The Imperial New Delhi is also in the process of giving up plastic completely. “There is zero use of plastic in the hotel. We have moved to eco-friendly paper straws and bamboo disposables and boxes. We have also pledged to reduce our water wastage by installing special aerators in all guest cloakrooms to conserve and reduce water wastage. We took up the #GIVEUP pledge last year with our sustained efforts to reduce plastic, water and energy wastage in the hotel by adopting greener alternatives ,” says Vijay Wanchoo Sr. Executive VP and GM at The Imperial New Delhi. The hotel is also using bamboo cutlery for special lunches for employees. The hotel also recycles used plastic bottle to make laundry bags and newspaper bags and even T-shirts for employees.

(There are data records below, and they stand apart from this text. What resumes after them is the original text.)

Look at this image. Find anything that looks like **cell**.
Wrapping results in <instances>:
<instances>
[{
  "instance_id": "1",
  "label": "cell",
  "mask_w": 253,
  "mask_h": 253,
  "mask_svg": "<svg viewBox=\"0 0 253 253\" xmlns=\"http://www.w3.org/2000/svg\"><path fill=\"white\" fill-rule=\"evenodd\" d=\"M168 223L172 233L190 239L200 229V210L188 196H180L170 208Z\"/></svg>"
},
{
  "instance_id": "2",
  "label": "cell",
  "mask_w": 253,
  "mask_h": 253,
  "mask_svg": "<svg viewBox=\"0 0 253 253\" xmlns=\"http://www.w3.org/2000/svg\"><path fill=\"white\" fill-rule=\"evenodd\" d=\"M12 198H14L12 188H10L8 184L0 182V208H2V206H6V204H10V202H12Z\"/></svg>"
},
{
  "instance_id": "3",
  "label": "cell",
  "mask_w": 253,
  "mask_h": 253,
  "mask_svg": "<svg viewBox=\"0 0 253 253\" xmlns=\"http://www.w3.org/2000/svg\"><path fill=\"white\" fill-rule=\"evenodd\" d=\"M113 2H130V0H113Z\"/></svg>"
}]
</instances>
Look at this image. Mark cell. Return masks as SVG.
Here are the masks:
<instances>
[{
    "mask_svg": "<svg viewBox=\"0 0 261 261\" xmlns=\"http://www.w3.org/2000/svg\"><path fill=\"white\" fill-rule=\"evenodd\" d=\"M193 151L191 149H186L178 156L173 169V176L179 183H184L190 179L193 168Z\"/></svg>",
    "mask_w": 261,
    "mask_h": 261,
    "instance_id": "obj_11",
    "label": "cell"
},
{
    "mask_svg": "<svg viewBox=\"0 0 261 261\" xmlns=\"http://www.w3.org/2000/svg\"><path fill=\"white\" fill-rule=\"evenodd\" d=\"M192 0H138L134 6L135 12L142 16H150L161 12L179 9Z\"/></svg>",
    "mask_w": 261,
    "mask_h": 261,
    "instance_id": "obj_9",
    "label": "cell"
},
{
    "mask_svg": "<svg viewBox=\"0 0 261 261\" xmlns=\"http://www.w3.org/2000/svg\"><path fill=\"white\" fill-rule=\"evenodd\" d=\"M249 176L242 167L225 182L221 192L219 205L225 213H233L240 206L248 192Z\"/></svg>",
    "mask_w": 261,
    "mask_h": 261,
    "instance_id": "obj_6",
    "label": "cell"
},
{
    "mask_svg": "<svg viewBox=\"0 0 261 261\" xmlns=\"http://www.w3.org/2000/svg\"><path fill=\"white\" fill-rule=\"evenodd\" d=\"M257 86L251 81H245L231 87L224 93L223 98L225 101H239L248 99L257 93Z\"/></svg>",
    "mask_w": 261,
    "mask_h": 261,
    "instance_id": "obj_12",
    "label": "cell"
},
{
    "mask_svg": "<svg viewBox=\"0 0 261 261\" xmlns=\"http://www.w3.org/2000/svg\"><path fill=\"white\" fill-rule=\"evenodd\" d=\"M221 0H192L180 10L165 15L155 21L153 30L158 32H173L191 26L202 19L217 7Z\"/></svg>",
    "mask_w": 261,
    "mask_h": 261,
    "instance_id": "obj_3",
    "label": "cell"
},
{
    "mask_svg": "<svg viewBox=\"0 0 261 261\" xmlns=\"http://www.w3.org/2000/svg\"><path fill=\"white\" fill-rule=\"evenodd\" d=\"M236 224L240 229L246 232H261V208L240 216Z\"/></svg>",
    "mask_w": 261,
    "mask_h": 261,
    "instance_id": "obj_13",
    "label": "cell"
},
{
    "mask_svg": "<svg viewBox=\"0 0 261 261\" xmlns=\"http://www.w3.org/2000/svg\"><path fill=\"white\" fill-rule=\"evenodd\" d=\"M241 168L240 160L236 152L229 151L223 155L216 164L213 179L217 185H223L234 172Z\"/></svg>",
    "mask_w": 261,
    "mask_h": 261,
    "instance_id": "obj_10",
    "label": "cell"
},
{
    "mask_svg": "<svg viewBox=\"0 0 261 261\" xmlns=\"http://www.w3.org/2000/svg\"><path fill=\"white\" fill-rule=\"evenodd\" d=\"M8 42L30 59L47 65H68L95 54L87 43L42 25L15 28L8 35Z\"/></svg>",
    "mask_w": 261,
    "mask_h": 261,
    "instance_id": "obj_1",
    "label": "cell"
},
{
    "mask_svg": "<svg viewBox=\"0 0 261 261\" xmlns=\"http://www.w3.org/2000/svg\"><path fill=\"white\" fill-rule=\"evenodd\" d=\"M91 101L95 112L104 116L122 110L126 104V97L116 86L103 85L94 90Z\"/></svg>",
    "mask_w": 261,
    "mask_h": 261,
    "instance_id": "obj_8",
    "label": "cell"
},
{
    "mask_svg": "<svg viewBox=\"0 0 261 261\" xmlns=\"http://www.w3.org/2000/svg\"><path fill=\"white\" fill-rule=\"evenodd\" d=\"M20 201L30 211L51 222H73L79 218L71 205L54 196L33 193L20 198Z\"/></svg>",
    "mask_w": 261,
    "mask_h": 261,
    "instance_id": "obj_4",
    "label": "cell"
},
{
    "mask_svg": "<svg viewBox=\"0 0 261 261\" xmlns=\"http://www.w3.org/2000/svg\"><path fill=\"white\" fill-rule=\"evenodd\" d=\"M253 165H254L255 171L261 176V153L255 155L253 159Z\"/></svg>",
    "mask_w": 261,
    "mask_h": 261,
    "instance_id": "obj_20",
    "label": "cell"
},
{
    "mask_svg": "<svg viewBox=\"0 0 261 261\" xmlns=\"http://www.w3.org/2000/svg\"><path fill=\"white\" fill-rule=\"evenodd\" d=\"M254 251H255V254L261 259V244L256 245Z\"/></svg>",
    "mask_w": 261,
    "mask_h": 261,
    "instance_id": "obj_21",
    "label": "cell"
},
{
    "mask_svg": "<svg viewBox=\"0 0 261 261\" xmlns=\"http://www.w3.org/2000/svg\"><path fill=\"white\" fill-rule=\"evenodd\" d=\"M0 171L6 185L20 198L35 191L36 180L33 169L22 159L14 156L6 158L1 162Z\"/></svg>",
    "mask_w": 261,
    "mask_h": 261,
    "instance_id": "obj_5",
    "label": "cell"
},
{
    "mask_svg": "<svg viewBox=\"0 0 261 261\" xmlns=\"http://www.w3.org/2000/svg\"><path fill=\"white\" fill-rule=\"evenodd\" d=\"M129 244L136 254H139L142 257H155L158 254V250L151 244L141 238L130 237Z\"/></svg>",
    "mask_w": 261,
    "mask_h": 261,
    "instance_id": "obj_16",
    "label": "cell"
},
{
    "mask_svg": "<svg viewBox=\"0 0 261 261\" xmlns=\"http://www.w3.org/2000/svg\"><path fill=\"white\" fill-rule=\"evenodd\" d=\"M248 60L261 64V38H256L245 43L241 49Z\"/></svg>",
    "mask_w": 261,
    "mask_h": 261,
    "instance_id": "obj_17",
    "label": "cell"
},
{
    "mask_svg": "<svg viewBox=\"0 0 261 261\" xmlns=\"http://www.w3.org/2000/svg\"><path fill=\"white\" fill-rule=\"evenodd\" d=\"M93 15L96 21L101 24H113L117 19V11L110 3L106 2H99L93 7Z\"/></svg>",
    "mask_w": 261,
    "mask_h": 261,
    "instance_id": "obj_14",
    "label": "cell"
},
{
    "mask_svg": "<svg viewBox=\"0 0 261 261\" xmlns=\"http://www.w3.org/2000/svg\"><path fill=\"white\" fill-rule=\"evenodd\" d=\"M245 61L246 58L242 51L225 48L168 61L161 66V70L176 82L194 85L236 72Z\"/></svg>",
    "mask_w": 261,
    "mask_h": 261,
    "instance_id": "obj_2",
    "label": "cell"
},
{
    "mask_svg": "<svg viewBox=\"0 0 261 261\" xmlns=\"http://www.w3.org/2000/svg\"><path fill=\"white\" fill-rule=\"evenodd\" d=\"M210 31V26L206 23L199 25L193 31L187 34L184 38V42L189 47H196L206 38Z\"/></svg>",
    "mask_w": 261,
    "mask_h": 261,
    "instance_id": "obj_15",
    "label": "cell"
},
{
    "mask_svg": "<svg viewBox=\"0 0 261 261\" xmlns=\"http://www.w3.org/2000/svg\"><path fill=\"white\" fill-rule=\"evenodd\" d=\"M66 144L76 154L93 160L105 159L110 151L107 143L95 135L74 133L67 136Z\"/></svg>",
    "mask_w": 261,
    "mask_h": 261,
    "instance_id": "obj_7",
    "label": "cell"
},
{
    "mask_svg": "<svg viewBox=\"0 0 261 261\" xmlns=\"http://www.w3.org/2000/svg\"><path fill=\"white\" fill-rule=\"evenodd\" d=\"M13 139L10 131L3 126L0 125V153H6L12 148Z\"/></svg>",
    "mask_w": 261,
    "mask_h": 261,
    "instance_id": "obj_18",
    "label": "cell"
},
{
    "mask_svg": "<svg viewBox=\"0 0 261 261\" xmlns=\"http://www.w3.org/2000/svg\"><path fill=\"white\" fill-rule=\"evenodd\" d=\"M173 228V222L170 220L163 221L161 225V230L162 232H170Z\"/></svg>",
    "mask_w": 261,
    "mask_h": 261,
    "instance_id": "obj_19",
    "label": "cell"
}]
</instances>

Similarly at Urban Grill, they use biodegradable boxes and disposables. “We only use biodegradable packing boxes as many tend to throw them in the dustbin. These boxes can be recycled into various other useful utility items. They are biodegradable so there is no composite leftover,” says chef Scotty from the restaurant.


Metal straws such those made of steel are also more durable and better for health, “We are switching over to steel straws soon. Stainless steel is the most durable material that resists oxidation and corrosion. Made of food grade material, a 304 stainless steel straw is a safe option to drink out of. However, the best is the safer, pricier 316L medical grade stainless steel straw,” says Vaibhav Bhargava, chef The Drunken Botanist .

Alongside, ditching plastic, restaurants have also made sure about proper disposal of waste. “We also implement waste segregation and proper disposal of different kind of waste and protecting the environment. Whatever can be recycled is separated from the rest of the waste material,” confesses Manish Sharma of Molecule. Essentially food gets wasted in three ways (other than customer ordering extra) – restaurants order extra items, items get expired and - misa (semi processed food) is also not utilised and gets thrown. So managing inventory is another step cafes have taken up. “ We have an inventory management system and recipe management which we are implementing. With this we can keep control of stock in hand i.e plan better utilisation of items so they don’t get wasted. Optimising stock ordering and lastly we keep a track on stock life. This makes us more efficient in ordering and it also reduces our costs along with overall food wastage,” explains Windlas.


Facts that scare

India produces 25,940 tonnes per day (9.4 million tonnes annually) of plastic waste, of which approximately 15,000 tonnes per day is collected. Remaining finds its way in drains, litters rivers and oceans. India consumes 16.5 million tonnes (MT) of plastic annually. This is expected to increase to 20 MT by 2020.